--- 提供テキスト ---
病気をした場合についても、労災保険がカバーしてくれる場合があります。
もちろん、ケガ、病気、いずれの場合にも「業務上災害」であると認められなければなりませんが。
労働災害によって生じた従業員の損失について、最終的に労災保険がフォローしてくれるのは社長さんとしても心強い限りでしょう。
もっとも、労災保険がすべてをカバーしてくれるわけではありません。
確かにケガや病気の治療費は労災でカバーしてくれます。
また、休業した際の従業員の収入の80%(60%は休業補償給付、20%は休業特別支給金という名目)までは補償してくれます。
ただ、業務災害としてのケガや病気について、会社側に責任がある場合には、労災でカバーできない部分について、さらに会社がカバーしなければならないのです。
なぜなら、会社などの事業主は、従業員に対して、「安全配慮義務」を負うからです。
労働契約法には、「使用者は労働契約に伴い、労働者がその生命、身体等の安全を確保しつつ労働することができるよう、必要な配慮をするものとする」という規定があります(5条)。
平たく言うと、業務にあたる従業員が死亡したり、ケガや病気をしたりしないように事業主は配慮しなければならないということです。
これが安全配慮義務です。
危険を伴う業務を担当してもらう場合には安全対策をばっちりしなければなりません。
業務の危険度に応じて、設備や仕組みを設けることや、研修などの安全教育も必要になるでしょう。
こうした配慮を怠ったことで従業員が亡くなったり大けがを負った場合、会社は安全配慮義務違反として責任を負わされます。
一見、危険とは思われないような事務仕事であっても、安全配慮義務違反を問われることがあります。
異常な長時間労働を放置して精神障害を負わせたような場合も、安全配慮義務違反になります。
もちろん、業務上必要もないのに、危険なことをさせてはいけません。
会社に安全配慮義務違反が認められた場合、会社は、労災ではカバーされていない領域について賠償義務を負います。
すでに述べたように、休業中の給与は60%が労災の休業補償給付でカバーされますが、残りの40%を会社が支払わなければなりません。
--- 提供リスト ---
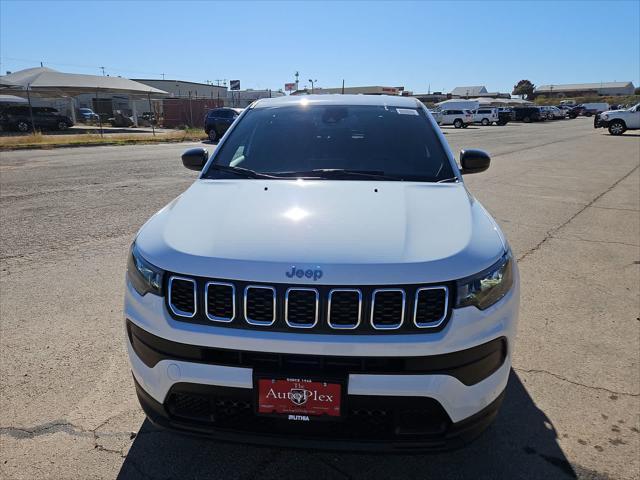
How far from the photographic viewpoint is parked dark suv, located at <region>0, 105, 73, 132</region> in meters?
32.3

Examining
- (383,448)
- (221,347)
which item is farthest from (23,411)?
(383,448)

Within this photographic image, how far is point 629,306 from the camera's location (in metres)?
4.42

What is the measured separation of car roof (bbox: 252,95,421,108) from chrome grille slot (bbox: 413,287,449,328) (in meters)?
2.36

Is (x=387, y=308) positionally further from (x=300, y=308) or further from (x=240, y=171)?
(x=240, y=171)

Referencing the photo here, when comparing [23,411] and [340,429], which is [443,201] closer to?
[340,429]

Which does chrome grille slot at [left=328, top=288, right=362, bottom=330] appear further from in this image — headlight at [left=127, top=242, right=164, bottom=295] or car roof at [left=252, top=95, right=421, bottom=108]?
car roof at [left=252, top=95, right=421, bottom=108]

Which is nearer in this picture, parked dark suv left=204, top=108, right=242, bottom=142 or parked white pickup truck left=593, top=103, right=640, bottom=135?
parked dark suv left=204, top=108, right=242, bottom=142

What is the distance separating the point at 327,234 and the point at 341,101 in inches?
84.0

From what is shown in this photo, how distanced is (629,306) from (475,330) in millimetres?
3216

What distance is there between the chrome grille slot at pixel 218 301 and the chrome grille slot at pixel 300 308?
9.5 inches

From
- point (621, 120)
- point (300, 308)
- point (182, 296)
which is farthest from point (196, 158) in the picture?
point (621, 120)

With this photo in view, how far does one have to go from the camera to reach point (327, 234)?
2234 mm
---
### 課題一覧
1. 提供テキストによると、業務災害について会社側に責任がある場合、労災でカバーできない部分まで会社が負担しなければならないのはなぜですか。1〜3文で説明してください。
2. 提供テキストのうち「また、休業した際の従業員の収」から「反を問われることがあります。」までを、両端を含めて複写してください。
リストは別の出典から取得したものです。

### 解答一覧
1. 会社などの事業主は、従業員に対して「安全配慮義務」を負うからです。この義務は労働契約法5条に基づきます。同条は、使用者が、労働者の生命、身体等の安全を確保しつつ労働できるよう必要な配慮をするものと定めています。

2.
また、休業した際の従業員の収入の80%(60%は休業補償給付、20%は休業特別支給金という名目)までは補償してくれます。
ただ、業務災害としてのケガや病気について、会社側に責任がある場合には、労災でカバーできない部分について、さらに会社がカバーしなければならないのです。
なぜなら、会社などの事業主は、従業員に対して、「安全配慮義務」を負うからです。
労働契約法には、「使用者は労働契約に伴い、労働者がその生命、身体等の安全を確保しつつ労働することができるよう、必要な配慮をするものとする」という規定があります(5条)。
平たく言うと、業務にあたる従業員が死亡したり、ケガや病気をしたりしないように事業主は配慮しなければならないということです。
これが安全配慮義務です。
危険を伴う業務を担当してもらう場合には安全対策をばっちりしなければなりません。
業務の危険度に応じて、設備や仕組みを設けることや、研修などの安全教育も必要になるでしょう。
こうした配慮を怠ったことで従業員が亡くなったり大けがを負った場合、会社は安全配慮義務違反として責任を負わされます。
一見、危険とは思われないような事務仕事であっても、安全配慮義務違反を問われることがあります。